Loading CoverType Dataset

Predicting forest cover type from cartographic variables only (no remotely sensed data). The actual forest cover type for a given observation (30 x 30 meter cell) was determined from US Forest Service (USFS) Region 2 Resource Information System (RIS) data. Independent variables were derived from data originally obtained from US Geological Survey (USGS) and USFS data. Data is in raw form (not scaled) and contains binary (0 or 1) columns of data for qualitative independent variables (wilderness areas and soil types).

This study area includes four wilderness areas located in the Roosevelt National Forest of northern Colorado. These areas represent forests with minimal human-caused disturbances, so that existing forest cover types are more a result of ecological processes rather than forest management practices.

It is from UCI ML Repository

BASE_DIR = Path.home().joinpath("data")
datafile = BASE_DIR.joinpath("covtype.data.gz")
datafile.parent.mkdir(parents=True, exist_ok=True)
url = "https://archive.ics.uci.edu/ml/machine-learning-databases/covtype/covtype.data.gz"
if not datafile.exists():
    import wget

    wget.download(url, datafile.as_posix())

target_name = "Covertype"

cat_col_names = [
    "Wilderness_Area1",
    "Wilderness_Area2",
    "Wilderness_Area3",
    "Wilderness_Area4",
    "Soil_Type1",
    "Soil_Type2",
    "Soil_Type3",
    "Soil_Type4",
    "Soil_Type5",
    "Soil_Type6",
    "Soil_Type7",
    "Soil_Type8",
    "Soil_Type9",
    "Soil_Type10",
    "Soil_Type11",
    "Soil_Type12",
    "Soil_Type13",
    "Soil_Type14",
    "Soil_Type15",
    "Soil_Type16",
    "Soil_Type17",
    "Soil_Type18",
    "Soil_Type19",
    "Soil_Type20",
    "Soil_Type21",
    "Soil_Type22",
    "Soil_Type23",
    "Soil_Type24",
    "Soil_Type25",
    "Soil_Type26",
    "Soil_Type27",
    "Soil_Type28",
    "Soil_Type29",
    "Soil_Type30",
    "Soil_Type31",
    "Soil_Type32",
    "Soil_Type33",
    "Soil_Type34",
    "Soil_Type35",
    "Soil_Type36",
    "Soil_Type37",
    "Soil_Type38",
    "Soil_Type39",
    "Soil_Type40",
]

num_col_names = [
    "Elevation",
    "Aspect",
    "Slope",
    "Horizontal_Distance_To_Hydrology",
    "Vertical_Distance_To_Hydrology",
    "Horizontal_Distance_To_Roadways",
    "Hillshade_9am",
    "Hillshade_Noon",
    "Hillshade_3pm",
    "Horizontal_Distance_To_Fire_Points",
]

feature_columns = num_col_names + cat_col_names + [target_name]

data = pd.read_csv(datafile, header=None, names=feature_columns)
#Dropping NA rows
data.dropna(inplace=True)
# Splitting data into data for SSL and data for finetuning
ssl, finetune = train_test_split(data, random_state=42, test_size=0.01)
# Train and val splits
ssl_train, ssl_val = train_test_split(ssl, random_state=42)
finetune_train, finetune_test = train_test_split(finetune, random_state=42)
finetune_train, finetune_val = train_test_split(finetune_train, random_state=42)
print(f"Unlabelled Data: {ssl.shape[0]} rows | Labelled Data: {finetune.shape[0]}")

» Data entries
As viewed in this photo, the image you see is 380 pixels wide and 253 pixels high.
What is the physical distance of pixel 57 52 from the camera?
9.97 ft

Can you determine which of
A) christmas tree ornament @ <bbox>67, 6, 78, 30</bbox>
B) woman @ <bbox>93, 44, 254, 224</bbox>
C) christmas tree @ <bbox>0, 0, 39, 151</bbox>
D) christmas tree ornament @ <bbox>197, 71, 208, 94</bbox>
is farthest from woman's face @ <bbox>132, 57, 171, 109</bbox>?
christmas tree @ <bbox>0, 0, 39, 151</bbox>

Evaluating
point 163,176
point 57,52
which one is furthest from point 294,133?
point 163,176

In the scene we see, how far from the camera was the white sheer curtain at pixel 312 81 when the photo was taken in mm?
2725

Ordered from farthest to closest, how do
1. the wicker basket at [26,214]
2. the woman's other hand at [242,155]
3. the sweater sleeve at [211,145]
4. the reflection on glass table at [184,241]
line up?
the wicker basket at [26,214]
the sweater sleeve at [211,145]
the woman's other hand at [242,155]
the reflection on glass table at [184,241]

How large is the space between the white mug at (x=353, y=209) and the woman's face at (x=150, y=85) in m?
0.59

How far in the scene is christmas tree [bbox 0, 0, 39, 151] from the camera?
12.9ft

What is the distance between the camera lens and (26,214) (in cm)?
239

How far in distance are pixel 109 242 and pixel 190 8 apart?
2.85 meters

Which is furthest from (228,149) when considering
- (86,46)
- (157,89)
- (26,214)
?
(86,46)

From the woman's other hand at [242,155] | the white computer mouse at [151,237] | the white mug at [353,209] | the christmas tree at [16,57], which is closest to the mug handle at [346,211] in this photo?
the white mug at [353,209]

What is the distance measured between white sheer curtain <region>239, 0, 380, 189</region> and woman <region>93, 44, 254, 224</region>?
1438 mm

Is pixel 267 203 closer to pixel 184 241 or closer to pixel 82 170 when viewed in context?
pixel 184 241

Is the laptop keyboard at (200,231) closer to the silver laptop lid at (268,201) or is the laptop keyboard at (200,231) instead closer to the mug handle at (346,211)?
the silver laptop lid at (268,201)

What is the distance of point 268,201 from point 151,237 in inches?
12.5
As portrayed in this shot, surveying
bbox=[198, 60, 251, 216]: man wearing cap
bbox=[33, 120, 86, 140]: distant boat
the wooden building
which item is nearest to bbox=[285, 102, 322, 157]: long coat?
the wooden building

» Problem to work on
Extract the passage of the CoverType dataset text starting with "#Dropping NA rows" and going on through "ssl_val = train_test_split(ssl, random_state=42)". Rely only on the CoverType dataset text; the items play no part here.

» Finished task
#Dropping NA rows
data.dropna(inplace=True)
# Splitting data into data for SSL and data for finetuning
ssl, finetune = train_test_split(data, random_state=42, test_size=0.01)
# Train and val splits
ssl_train, ssl_val = train_test_split(ssl, random_state=42)